27.2.09

Artículo de opinión. 23 - F


Por Francisco Sanchis Gadea

Tarde apacible, sin excesiva humedad relativa en el ambiente, la de aquel lunes 23 de febrero de 1981 en el popular barrio de Benimaclet de la ciudad del Turia. Mes de exámenes que algunos preparábamos sintonizando el receptor de radio a modo de terapia de relajación. Todo transcurría con absoluta normalidad cuando unos minutos después de las seis de la tarde escuchamos, en directo, la interrupción de la votación nominal para la investidura de Leopoldo Calvo Sotelo, como presidente del Gobierno, al irrumpir en el Congreso de los Diputados un grupo armado de Guardias Civiles. Medité unos instantes y se me antojó una situación similar a la acontecida durante la I República cuando el general Pavia invadió el congreso con miembros de la Benemérita y disolvió, por la fuerza, la asamblea que había destituido al Gobierno de Emilio Castelar.
Poco después, la radio, no disponíamos de televisor, emitía música militar tan solo interrumpida por la lectura del bando del capitán general de Valencia, Jaime Milans del Boch, que se había sublevado, declarando el estado de excepción, movilizando algunas compañías de carros de combate, que habían salido de su base en Bétera para ocupar ciertos puntos neurálgicos del centro de la ciudad; agazapado en una esquina observé, temeroso, el paso de los vehículos militares y confirmé la gravedad de la situación creada.
Una vez más, un grupo de militares felones que tan solo mostraban su capacidad operativa cuando dirigían sus acciones contra su propio pueblo, apoyados por algunos poderes fácticos, pretendían finiquitar el régimen democrático con el pretexto de “salvar a España”. Se vivieron momentos de incertidumbre, muy difíciles, pues la totalidad del Gobierno estaba secuestrado en el palacio de la carrera de San Jerónimo con un vacío de poder, ejecutivo y legislativo, que no pasó a males mayores por la descoordinación de sus instigadores y la firme decisión del Rey de mantener el orden constitucional que el pueblo, democráticamente, se había otorgado.
Con posterioridad -Calvo Sotelo ya presidía el Gobierno- se siguieron escuchando ruidos de sables.

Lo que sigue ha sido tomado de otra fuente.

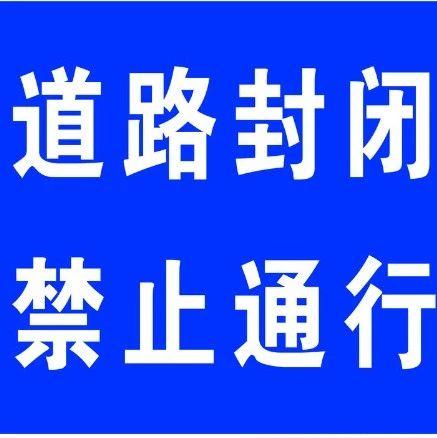 扩散!前往西安、宝鸡方向的韩城人注意!下周一开始,这些道路封闭!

La sentencia dictada a los golpistas, en el conocido “juicio de campamento”, no satisfizo a casi nadie pues quedaron en el aire demasiados interrogantes y la trama civil no fue investigada rigurosamente. Se sucedieron situaciones bochornosas como la ocurrida al propio presidente Calvo Sotelo cuando tuvo que aposentarse en una silla de tijera, durante la celebración de un acto castrense, mientras que algunos mandos militares lo hacían en cómodas poltronas. La victoria abrumadora del partido Socialista en las elecciones legislativas celebradas en octubre de 1982 dio un giro a la situación pues se inicio un serio proceso de profesionalización de las fuerzas armadas, asignando los puestos de responsabilidad a militares comprometidos con el sistema democrático.

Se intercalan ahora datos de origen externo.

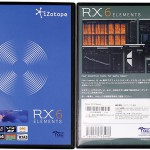 iZotope RX ELEMENTS:音声ノイズ除去の神ソフト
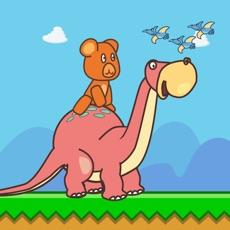 小熊快跑:恐龙世界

Las imágenes que pudo grabar la Televisión Española son un documento de un valor excepcional que recorrieron el mundo entero y mostraron la humillación de nuestro país cuando un servidor del orden, pistola en mano, entró, a tiros, en la sede de la soberanía popular y obligó al Gobierno y a los diputados de los distintos grupos políticos a tumbarse por los suelos.
Con total seguridad, en el supuesto, improbable, del éxito de la intentona golpista no hubiera podido sustentarse en la Unión Europea que ya la había condenado, sin paliativos, y hubiera sido el propio pueblo quien hubiese devuelto la democracia a nuestro país.